Our Q3 Malware Update continues to show that websites are at an increasing risk of being compromised. Hackers are not only becoming smarter in finding new ways of spreading malware, the attacks themselves are also becoming more sophisticated and devastating. Without structurally protecting websites through monitoring, businesses and government organizations with an online presence are increasingly at a higher risk of being infected and of suffering the consequences. The sharp rise of social networking sites only expands the threat landscape and proper web security protection becomes a must.


  1. Scary statistics.
    It seems like the bad guys own the Internet, doesn't it? They do pretty much what they like.

    And according to many other reports Phishing Attacks on the rise. With governments getting involved, this is looking more and more like a behind the scenes war.

    1. dongtam
      mu private
      tim phong tro
      nhac san cuc manh
      tổng đài tư vấn luật
      văn phòng luật
      tổng đài tư vấn luật
      dịch vụ thành lập công ty
      chém gió
      trung tâm ngoại ngữvào mộng cảnh, khí tức quỷ dị này khiến cho bọn họ không kìm nổi mà run rẩy, ánh mắt kinh hãi đến cực điểm.

      - Xoẹt.

      Một luồng gió cuồng bạo thổi qua, ngay lập tức những cường giả bát tinh Đấu Tông đã trở thành đống xương trắng, toàn thân hóa thành tro tàn.

      - Hu.

      Một mảng máu ngập trời tràn ra.

      Mà lúc này ở viễn cổ Minh xà tộc những người bát tinh cửu tinh Đấu Tôn cũng tràn ngập ở trong biển lửa, biển lửa to lớn tràn ngập ánh sáng màu xanh đem những người thuộc viễn cổ Minh Xà tộc này điên dại thôn phệ.

      - A…

      Từng thanh âm thảm thiết vang lên, dưới sự chon vùi của biển lửa, trong biển lửa ngập tràn mấy

  2. Wow! what an idea ! What a concept ! Beautiful
    my Blogs: cityville cheats | how to get taller

  3. Very good post, I was really searching for this topic, as I wanted this topic to understand completely and it is also very rare in internet, that is why it was very difficult to understand.
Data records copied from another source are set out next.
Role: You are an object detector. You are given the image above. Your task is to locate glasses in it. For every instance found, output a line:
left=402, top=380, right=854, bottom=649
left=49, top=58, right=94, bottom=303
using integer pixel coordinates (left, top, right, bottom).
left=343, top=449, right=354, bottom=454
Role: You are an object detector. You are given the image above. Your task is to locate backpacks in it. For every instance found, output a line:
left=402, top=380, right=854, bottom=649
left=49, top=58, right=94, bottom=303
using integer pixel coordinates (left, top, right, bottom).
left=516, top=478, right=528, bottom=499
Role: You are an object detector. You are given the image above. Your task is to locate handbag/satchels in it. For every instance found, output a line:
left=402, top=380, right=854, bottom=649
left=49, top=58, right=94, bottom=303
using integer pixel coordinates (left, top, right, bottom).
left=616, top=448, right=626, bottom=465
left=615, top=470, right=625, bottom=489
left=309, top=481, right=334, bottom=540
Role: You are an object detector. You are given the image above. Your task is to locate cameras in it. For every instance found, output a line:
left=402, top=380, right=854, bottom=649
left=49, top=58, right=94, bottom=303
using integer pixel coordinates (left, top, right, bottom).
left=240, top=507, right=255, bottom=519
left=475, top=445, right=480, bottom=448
    Thank you for sharing this.

    ISO 9001

  4. According to Netcraft, about 20 per cent of websites run on IIS. This compares with 60 per cent running on Apache. In view of these two figures, the claim in the article that 44 per cent of websites have serious vulnerabilities at all times rather gives the lie to the tired old Linux propaganda myths. It's mathematically impossible for Windows to be responsible for vulnerabilities in 44 per cent of websites when only 20 per cent of sites run on Windows.

    There's no reason to believe Linux clients are particularly safe either. The web browser is the primary attack vector, and as noted security researcher Charlie Miller has pointed out, either IE8 or Chrome on Windows 7 is probably the most secure browsing environment. Chrome also runs on Linux, but Firefox, widely viewed as the most vulnerable browser, tends to be popular too, and as Miller also pointed out, Linux itself is 'no harder, in fact probably easier' to hack than Windows.
    Sciatic Nerve Pain
    Sciatic Nerve

    While attackers continue to grow their use of almost every tool at their disposal (including spreading viruses via email attachment) and as the cybercriminal economy continues to thrive, our research indicates that the use of drive-by-downloads and rogue anti-virus schemes eclipse other modes of malware distribution.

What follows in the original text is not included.